Grandma's fingers dug into Dean's elbow, harder than anyone that old should have been able to do. There'd be bruises for sure. "Good boys get rewarded. Keep your eyes open and maybe there's something waiting for you to find, something just for yourself. Something you'll like-- assuming you don't screw it up."

Dean blinked. "Did you get hit on the head, ma'am? Cause I have no idea what you're talking about," he demanded. Grandma laughed, a cackle that fit right in with her face.

"Could be that you're better off not knowing what's coming," she said. She smirked and showed off her teeth again. They were pointer than they should be, like she'd filed them or something. It gave Dean the shudders. "Boys who ask too many questions, boys who know too much, they get old before their time."

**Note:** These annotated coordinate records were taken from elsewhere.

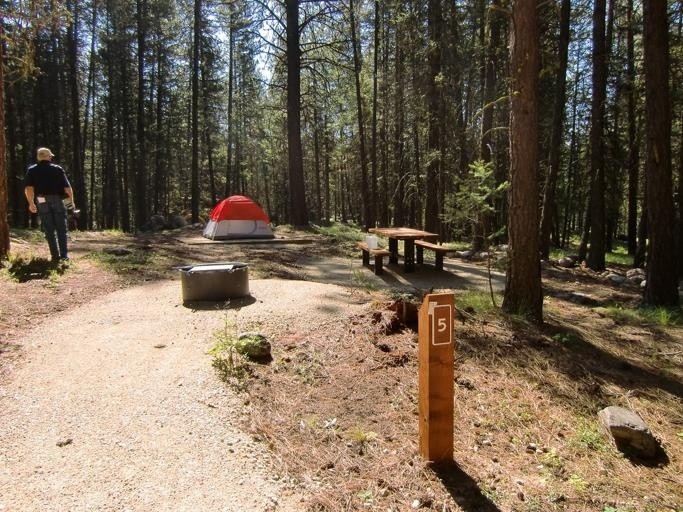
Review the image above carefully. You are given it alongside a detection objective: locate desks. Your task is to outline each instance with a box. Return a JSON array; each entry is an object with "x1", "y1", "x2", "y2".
[{"x1": 368, "y1": 226, "x2": 439, "y2": 273}]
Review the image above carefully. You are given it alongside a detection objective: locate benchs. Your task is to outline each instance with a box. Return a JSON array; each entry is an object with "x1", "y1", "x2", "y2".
[
  {"x1": 358, "y1": 242, "x2": 393, "y2": 275},
  {"x1": 413, "y1": 239, "x2": 457, "y2": 271}
]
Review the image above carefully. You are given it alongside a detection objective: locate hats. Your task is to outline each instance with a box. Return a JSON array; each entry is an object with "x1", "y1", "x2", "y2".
[{"x1": 37, "y1": 148, "x2": 54, "y2": 157}]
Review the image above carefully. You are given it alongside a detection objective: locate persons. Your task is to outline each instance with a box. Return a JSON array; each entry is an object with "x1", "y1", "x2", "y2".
[{"x1": 23, "y1": 147, "x2": 75, "y2": 260}]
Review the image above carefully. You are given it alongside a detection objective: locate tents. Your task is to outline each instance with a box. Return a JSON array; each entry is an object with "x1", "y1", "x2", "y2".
[{"x1": 202, "y1": 195, "x2": 276, "y2": 241}]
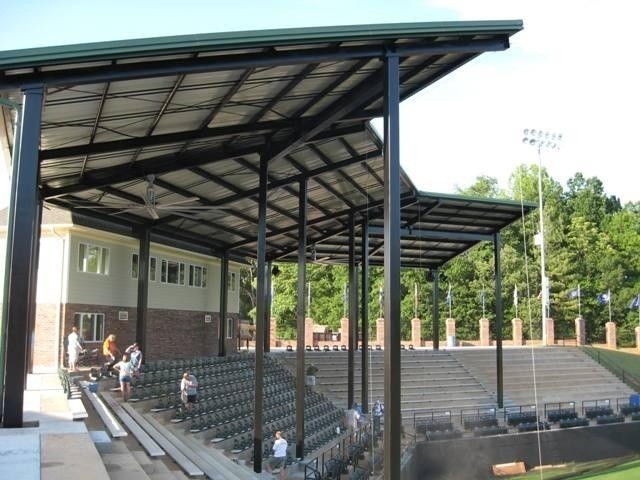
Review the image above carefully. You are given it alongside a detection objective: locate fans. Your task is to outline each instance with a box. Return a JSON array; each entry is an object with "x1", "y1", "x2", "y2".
[
  {"x1": 73, "y1": 174, "x2": 232, "y2": 220},
  {"x1": 306, "y1": 243, "x2": 331, "y2": 266}
]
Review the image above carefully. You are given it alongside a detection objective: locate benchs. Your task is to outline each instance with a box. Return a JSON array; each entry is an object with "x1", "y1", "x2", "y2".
[{"x1": 284, "y1": 345, "x2": 639, "y2": 480}]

"Why, did that happen to you?" Dean blurted out before he did anything like think it through. "You're the oldest person I've ever seen." He expected to get hit by a cane for saying that, but she just laughed harder. Maybe it was because she didn't have a cane.

"I like you, Dean Winchester. You enjoy what you have coming, you deserve it. Just remember-- listen to what people tell you, it's for your own good. And don't mess it up. But if you do mess up, well, come to Grandma. I'll owe you a favor."

"Ooo-kay," Dean muttered and took a step back. She followed him, and bam, just like that, reached out to grab him again before he got the chance to flinch.

Grandma's fingers felt cool and soft, loose and weather skin on Dean's forehead. "Even without me on your side, you're not without blessings," she said. For a half second she sounded almost gentle. "That will help you."

"I have no idea what you're talking about," Dean admitted with a shrug. But between blinks he was hit with an image, a faded memory. So hazy it might not be real at all, of being really little, his mom's lips pressed against his forehead.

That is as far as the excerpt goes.